*Exercise brief*: Give the lines starting at the one containing "Assess the image: is" and ending at the last line of the rows as a JSON list of strings, one string per line, with blank lines omitted.

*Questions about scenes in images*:
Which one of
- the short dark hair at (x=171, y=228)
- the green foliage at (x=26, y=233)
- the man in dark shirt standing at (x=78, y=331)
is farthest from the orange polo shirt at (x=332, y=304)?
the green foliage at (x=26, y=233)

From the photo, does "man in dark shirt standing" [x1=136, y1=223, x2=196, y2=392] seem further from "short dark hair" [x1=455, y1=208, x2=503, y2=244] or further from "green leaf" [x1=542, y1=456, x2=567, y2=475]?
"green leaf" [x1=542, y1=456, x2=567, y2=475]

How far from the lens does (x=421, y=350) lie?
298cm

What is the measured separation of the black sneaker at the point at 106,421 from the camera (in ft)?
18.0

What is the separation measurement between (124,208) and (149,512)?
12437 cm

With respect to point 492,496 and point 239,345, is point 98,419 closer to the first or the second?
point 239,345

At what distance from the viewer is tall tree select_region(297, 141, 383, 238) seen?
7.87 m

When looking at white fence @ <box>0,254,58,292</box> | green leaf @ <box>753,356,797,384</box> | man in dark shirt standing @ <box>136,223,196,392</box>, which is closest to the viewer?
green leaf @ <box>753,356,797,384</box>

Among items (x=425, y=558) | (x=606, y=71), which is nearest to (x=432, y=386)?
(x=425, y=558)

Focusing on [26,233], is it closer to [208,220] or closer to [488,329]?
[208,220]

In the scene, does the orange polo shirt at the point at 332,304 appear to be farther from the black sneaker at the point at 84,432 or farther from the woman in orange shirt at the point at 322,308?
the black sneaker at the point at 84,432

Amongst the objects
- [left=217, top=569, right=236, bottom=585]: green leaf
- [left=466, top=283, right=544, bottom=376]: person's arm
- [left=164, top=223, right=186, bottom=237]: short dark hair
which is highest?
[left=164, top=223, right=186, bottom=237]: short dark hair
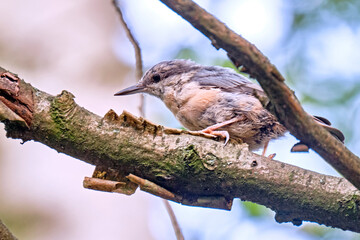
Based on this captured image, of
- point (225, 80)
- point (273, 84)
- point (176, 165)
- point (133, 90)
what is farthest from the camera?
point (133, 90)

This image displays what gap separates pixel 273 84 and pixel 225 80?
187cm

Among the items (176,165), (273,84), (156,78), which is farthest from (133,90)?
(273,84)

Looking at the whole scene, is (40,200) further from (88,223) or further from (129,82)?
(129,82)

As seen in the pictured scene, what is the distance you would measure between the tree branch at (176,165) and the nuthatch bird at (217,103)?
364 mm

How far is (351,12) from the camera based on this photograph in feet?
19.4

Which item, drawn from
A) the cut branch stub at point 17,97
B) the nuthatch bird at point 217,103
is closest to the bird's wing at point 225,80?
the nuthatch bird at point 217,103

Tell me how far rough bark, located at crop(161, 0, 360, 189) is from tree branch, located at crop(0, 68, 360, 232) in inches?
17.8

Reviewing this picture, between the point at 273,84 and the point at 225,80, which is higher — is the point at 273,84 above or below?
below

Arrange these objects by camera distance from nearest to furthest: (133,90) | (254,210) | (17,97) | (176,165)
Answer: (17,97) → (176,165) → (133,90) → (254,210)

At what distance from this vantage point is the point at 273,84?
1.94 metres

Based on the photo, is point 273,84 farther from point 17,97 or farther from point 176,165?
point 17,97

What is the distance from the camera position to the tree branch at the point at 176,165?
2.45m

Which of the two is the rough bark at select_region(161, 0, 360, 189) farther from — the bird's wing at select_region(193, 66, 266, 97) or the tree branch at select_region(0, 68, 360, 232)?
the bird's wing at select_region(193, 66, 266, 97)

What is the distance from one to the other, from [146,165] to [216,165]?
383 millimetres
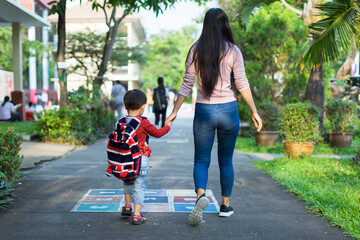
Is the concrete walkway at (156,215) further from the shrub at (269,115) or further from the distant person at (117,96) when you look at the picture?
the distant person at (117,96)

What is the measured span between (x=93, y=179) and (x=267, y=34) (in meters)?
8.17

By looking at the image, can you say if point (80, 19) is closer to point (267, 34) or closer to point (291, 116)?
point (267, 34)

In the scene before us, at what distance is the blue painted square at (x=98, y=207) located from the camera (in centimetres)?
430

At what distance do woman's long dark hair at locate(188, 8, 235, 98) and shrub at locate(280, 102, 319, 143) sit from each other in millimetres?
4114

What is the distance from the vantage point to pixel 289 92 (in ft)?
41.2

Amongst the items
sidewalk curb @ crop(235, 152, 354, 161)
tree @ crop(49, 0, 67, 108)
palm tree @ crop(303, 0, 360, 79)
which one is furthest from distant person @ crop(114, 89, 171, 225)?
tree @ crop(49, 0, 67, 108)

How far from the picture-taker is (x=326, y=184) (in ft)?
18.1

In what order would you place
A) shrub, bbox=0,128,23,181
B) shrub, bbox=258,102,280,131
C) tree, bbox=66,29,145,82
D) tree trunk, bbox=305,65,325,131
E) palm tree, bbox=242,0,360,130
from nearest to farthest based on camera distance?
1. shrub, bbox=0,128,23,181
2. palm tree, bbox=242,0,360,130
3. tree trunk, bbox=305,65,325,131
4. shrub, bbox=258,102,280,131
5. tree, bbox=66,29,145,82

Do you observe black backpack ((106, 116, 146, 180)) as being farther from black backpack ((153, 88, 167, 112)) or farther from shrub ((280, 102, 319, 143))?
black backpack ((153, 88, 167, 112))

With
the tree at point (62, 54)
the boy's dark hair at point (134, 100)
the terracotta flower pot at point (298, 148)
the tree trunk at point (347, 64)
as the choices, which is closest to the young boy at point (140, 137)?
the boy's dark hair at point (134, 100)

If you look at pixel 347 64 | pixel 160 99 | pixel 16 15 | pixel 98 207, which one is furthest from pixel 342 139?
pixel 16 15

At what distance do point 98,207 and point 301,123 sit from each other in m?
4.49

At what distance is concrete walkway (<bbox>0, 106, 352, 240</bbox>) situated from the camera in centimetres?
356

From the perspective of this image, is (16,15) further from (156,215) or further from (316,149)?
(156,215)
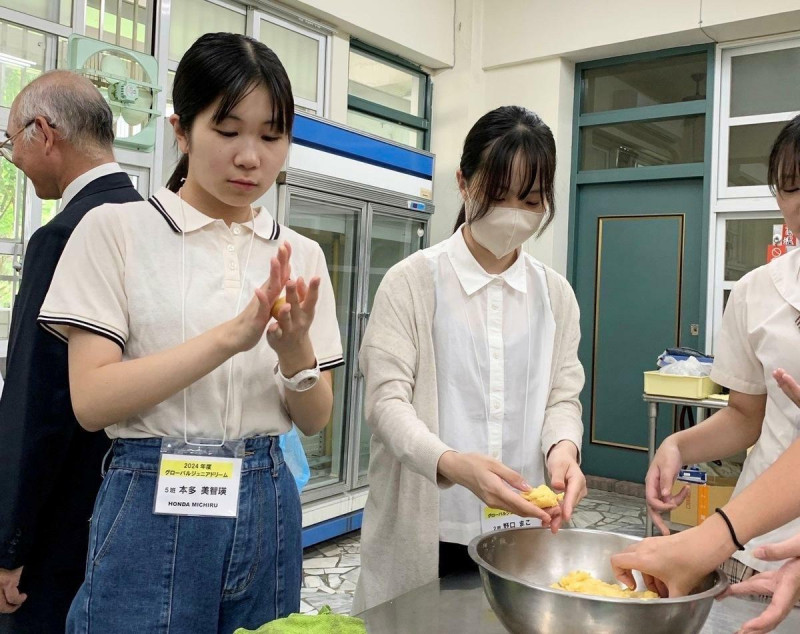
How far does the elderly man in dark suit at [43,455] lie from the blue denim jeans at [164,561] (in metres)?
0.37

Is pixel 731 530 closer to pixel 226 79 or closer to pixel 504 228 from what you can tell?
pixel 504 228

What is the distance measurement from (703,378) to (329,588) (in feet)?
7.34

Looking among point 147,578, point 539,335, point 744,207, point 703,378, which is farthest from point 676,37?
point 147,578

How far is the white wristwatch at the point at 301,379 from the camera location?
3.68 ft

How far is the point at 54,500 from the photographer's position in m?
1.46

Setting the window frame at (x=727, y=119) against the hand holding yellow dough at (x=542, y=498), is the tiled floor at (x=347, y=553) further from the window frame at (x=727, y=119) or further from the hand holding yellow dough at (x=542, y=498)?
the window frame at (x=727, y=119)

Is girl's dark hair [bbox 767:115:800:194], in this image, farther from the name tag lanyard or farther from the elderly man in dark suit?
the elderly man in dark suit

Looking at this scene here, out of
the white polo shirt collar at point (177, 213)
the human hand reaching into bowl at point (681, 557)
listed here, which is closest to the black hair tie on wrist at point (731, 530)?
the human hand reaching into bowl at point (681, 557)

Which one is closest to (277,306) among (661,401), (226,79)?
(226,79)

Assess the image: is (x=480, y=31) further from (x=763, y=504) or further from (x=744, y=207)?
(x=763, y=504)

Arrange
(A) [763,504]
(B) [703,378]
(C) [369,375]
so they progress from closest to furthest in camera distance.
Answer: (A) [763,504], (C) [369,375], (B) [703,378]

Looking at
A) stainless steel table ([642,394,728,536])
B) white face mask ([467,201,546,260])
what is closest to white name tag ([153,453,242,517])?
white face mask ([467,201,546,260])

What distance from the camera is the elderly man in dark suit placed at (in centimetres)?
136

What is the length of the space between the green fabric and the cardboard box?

*Task output*:
[
  "Assess the image: is (x=480, y=31) further from (x=763, y=504) or further from (x=744, y=207)?",
  "(x=763, y=504)",
  "Arrange",
  "(A) [763,504]",
  "(B) [703,378]",
  "(C) [369,375]",
  "so they progress from closest to furthest in camera distance.",
  "Answer: (A) [763,504], (C) [369,375], (B) [703,378]",
  "Looking at",
  "A) stainless steel table ([642,394,728,536])",
  "B) white face mask ([467,201,546,260])",
  "what is closest to white name tag ([153,453,242,517])?",
  "white face mask ([467,201,546,260])",
  "What distance from the camera is the elderly man in dark suit placed at (in centimetres)?",
  "136",
  "What is the length of the space between the green fabric and the cardboard box?"
]